### Written instruction
Output the line that contains "Referring to the image here, in" and every line after it to the end of the entries, with nothing added or left out.
-- begin Extracted material --
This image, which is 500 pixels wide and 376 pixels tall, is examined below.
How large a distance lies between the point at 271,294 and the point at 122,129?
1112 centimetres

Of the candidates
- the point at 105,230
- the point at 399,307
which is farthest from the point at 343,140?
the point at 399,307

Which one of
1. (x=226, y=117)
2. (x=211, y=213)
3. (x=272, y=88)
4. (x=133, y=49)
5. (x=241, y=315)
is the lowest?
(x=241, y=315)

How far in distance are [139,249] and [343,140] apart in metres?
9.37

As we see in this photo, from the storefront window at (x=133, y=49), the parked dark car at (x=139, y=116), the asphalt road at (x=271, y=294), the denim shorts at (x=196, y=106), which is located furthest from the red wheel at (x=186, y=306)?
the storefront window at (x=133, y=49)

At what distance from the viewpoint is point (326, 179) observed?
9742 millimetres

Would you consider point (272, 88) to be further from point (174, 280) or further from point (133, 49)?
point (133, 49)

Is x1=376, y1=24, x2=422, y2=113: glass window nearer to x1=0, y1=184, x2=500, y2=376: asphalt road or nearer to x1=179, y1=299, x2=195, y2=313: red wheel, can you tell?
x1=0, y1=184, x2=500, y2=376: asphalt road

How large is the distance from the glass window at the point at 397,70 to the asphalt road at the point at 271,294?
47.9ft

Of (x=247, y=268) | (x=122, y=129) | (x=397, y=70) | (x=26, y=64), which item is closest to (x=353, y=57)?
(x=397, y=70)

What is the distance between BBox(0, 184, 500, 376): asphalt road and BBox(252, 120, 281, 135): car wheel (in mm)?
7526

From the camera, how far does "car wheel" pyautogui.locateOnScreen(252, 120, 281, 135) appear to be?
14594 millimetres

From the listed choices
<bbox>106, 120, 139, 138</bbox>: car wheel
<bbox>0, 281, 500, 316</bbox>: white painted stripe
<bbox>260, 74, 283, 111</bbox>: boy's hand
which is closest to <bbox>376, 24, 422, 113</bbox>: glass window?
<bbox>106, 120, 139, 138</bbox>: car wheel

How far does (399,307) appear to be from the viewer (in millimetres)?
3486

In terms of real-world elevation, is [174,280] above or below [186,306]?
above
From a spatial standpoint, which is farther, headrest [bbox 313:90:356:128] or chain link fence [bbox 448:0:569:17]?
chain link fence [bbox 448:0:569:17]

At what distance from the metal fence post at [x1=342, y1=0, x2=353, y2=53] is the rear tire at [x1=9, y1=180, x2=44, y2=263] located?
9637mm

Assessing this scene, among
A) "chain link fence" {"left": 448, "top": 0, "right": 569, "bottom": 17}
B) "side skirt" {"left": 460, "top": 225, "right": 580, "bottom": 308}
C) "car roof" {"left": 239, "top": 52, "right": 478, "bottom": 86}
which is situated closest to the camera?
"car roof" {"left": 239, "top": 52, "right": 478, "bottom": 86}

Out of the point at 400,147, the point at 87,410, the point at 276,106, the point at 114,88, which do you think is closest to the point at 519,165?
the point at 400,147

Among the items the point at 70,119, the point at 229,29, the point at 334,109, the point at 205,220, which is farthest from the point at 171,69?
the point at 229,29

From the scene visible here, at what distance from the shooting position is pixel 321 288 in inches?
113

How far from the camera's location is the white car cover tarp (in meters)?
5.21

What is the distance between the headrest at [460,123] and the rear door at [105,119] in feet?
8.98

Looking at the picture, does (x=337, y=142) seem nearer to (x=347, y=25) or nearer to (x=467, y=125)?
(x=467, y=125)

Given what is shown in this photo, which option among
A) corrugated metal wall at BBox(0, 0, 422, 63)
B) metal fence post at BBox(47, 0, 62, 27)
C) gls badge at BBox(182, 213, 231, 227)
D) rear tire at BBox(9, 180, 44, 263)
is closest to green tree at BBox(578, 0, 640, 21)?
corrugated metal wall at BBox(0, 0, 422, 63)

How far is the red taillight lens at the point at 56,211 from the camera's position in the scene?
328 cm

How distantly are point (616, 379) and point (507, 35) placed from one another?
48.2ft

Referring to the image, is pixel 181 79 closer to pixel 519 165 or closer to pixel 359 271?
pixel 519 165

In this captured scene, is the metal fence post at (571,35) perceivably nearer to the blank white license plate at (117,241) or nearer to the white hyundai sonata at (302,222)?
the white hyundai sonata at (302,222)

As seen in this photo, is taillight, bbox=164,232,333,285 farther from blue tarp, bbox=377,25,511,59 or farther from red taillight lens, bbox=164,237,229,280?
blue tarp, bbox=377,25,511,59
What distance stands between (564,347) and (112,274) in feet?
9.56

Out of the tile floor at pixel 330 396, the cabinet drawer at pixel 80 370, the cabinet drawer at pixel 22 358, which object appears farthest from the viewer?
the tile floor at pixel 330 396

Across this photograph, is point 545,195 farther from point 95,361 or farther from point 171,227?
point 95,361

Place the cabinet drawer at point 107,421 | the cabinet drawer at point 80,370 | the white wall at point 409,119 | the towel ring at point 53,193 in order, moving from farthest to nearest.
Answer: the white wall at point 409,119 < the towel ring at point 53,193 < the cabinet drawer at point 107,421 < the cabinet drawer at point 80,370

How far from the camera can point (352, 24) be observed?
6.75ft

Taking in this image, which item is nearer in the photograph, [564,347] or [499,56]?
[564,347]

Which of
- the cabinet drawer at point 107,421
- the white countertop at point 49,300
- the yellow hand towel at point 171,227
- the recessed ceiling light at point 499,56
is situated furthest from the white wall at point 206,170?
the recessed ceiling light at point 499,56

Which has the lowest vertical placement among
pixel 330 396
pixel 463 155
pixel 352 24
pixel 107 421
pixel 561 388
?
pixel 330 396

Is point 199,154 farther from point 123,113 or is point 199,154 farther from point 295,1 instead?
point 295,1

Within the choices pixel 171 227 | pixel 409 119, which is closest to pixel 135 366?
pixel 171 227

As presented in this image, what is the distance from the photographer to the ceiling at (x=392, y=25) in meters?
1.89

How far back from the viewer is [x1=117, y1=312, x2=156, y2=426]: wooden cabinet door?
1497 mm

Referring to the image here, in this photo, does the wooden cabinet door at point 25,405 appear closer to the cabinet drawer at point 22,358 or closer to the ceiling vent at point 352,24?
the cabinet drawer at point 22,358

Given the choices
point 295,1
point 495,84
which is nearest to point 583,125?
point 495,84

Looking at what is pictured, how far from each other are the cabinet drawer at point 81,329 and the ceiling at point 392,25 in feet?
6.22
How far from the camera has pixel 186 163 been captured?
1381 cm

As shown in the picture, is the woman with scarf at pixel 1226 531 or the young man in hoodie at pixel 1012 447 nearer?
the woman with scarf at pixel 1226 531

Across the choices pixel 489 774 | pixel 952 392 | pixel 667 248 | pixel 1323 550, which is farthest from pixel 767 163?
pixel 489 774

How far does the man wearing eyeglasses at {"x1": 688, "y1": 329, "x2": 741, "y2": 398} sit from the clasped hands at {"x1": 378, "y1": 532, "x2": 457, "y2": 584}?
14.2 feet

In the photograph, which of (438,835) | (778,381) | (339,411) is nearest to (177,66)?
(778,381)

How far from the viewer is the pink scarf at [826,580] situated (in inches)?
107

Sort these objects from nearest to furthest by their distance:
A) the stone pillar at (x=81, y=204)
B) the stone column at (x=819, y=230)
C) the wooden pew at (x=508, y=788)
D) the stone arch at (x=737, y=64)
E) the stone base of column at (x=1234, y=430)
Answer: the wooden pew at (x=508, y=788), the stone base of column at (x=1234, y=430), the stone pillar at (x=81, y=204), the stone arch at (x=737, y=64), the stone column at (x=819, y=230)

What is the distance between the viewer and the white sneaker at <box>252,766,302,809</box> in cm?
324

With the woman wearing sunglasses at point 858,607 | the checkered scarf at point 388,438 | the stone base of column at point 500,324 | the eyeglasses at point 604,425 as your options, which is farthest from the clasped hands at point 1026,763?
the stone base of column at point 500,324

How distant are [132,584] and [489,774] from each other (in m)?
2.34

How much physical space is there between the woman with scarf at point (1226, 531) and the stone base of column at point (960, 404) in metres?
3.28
-- end Extracted material --
### Written answer
Referring to the image here, in this photo, does the wooden cabinet door at point 25,405 appear closer to the cabinet drawer at point 22,358 or closer to the ceiling vent at point 352,24?
the cabinet drawer at point 22,358

Given the choices
point 295,1
point 495,84
which is nearest to point 583,125?
point 495,84

Looking at what is pictured, how far from each other are the cabinet drawer at point 81,329 and the ceiling at point 392,25 in feet?
6.22
How far from the camera has pixel 186 163 been captured?
1381 cm

As shown in the picture, is the woman with scarf at pixel 1226 531 or the young man in hoodie at pixel 1012 447 nearer?
the woman with scarf at pixel 1226 531

Across the choices pixel 489 774 | pixel 952 392 | pixel 667 248 | pixel 1323 550, which is farthest from pixel 767 163?
pixel 489 774

How far does the man wearing eyeglasses at {"x1": 688, "y1": 329, "x2": 741, "y2": 398} sit from the clasped hands at {"x1": 378, "y1": 532, "x2": 457, "y2": 584}?
14.2 feet

In the photograph, which of (438,835) | (778,381) | (339,411) is nearest to (177,66)?
(778,381)

How far from the viewer is the pink scarf at [826,580] situated (in inches)?
107

Sort these objects from nearest to furthest by their distance:
A) the stone pillar at (x=81, y=204)
B) the stone column at (x=819, y=230)
C) the wooden pew at (x=508, y=788)
D) the stone arch at (x=737, y=64)
E) the stone base of column at (x=1234, y=430)
Answer: the wooden pew at (x=508, y=788), the stone base of column at (x=1234, y=430), the stone pillar at (x=81, y=204), the stone arch at (x=737, y=64), the stone column at (x=819, y=230)

What is the distance between the viewer and the white sneaker at <box>252,766,302,809</box> in cm?
324

With the woman wearing sunglasses at point 858,607 | the checkered scarf at point 388,438 | the stone base of column at point 500,324 | the eyeglasses at point 604,425 as your options, which is farthest from the clasped hands at point 1026,763?
the stone base of column at point 500,324

How distant are [132,584] and [489,774] from each other (in m)?
2.34

How much physical space is there between the woman with scarf at point (1226, 531) and the stone base of column at point (960, 404) in metres?
3.28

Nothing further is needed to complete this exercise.